Santa Hildegarda de Bingen via a música como parte essencial do ser humano, que, sem ela, não poderia viver. Entendia que a música reunia de forma única alma e corpo e que, de certa forma, colocava as pessoas numa dimensão paradisíaca: “[…] a música de júbilo suaviza os corações endurecidos, e extrai deles as lágrimas de compunção, invocando o Espírito Santo […] e as canções atravessam [os corações] de modo que eles possam compreender perfeitamente a Palavra; pois a graça divina assim age, banindo toda escuridão, e tornando luminosas todas as coisas […]”. (Hildegard de Bingen. Scivias)

As suas composições foram criadas para serem cantadas por mulheres e a temática do feminino é recorrente no texto, em referências ao corpo na prática musical e à própria musicalidade do corpo. Escreveu que a voz é como um instrumento musical de Deus, e que “[…] as palavras simbolizam o corpo, e a música jubilosa revela as atividades do espírito; a harmonia celestial  mostra-nos Deus, e as palavras, a humanidade do Filho de Deus”. (ibidem)

“Na música, pode-se ouvir o som da paixão que arde no peito […]. Podemos ouvir o botão tornando-se flor. Podemos ouvir o fulgor da luz espiritual a brilhar do céu. Podemos ouvir a profundidade do pensamento dos profetas. Podemos ouvir a sabedoria dos apóstolos espalhando-se pelo mundo inteiro. […] Podemos ouvir os mais íntimos movimentos do coração que caminha para a santidade. Podemos ouvir a alegria de uma menina diante da beleza da terra de Deus. Na música, a criação devolve ao Criador o seu júbilo e a sua exultação; e dá graças pela sua própria existência. Também podemos ouvir na música a harmonia entre pessoas que antes eram inimigas e agora são amigas. A música expressa a unidade do mundo como era no princípio, a unidade que é restaurada através da penitência e da reconciliação.” (ibidem)

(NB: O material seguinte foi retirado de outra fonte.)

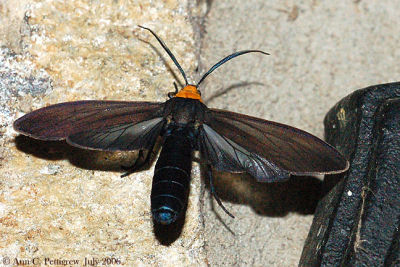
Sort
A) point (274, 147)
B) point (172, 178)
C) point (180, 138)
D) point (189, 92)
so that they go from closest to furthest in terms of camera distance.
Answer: point (172, 178) → point (274, 147) → point (180, 138) → point (189, 92)

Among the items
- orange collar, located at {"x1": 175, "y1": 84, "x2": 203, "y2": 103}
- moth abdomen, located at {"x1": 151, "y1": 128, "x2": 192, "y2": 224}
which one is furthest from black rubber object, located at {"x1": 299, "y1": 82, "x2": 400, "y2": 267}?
orange collar, located at {"x1": 175, "y1": 84, "x2": 203, "y2": 103}

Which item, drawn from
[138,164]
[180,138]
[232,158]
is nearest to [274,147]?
[232,158]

Adaptado de Bruce Wood Holsinger, “The Flesh of the Voice: Embodiment and the Homoerotics of Devotion in the Music of Hildegard of Bingen” (1098-1179) 
Ícone da Virgem da Ternura, Kiev, Ucrânia

 

 

 

Ó Virgem gloriosa e bendita, Mãe da Ternura! 

Renova em nossos corações a constante vontade de seguir teu Divino Filho. 

Por tua intercessão permite-nos sentir a presença de Deus nas nossas vidas. 

Torna-nos observadores/as atentos a todos os cenários com os quais nos deparamos, em todas as coisas, em todas as pessoas. 

Dá-nos a graça de sentir a presença de Deus na simplicidade e na misericórdia, incessantemente, na abrangência de tudo, e livra-nos da presença do inimigo e das suas tentações. 

Que Deus reine em nossos corações e que a sua Divina presença seja constantemente sentida por nós em nossas vidas.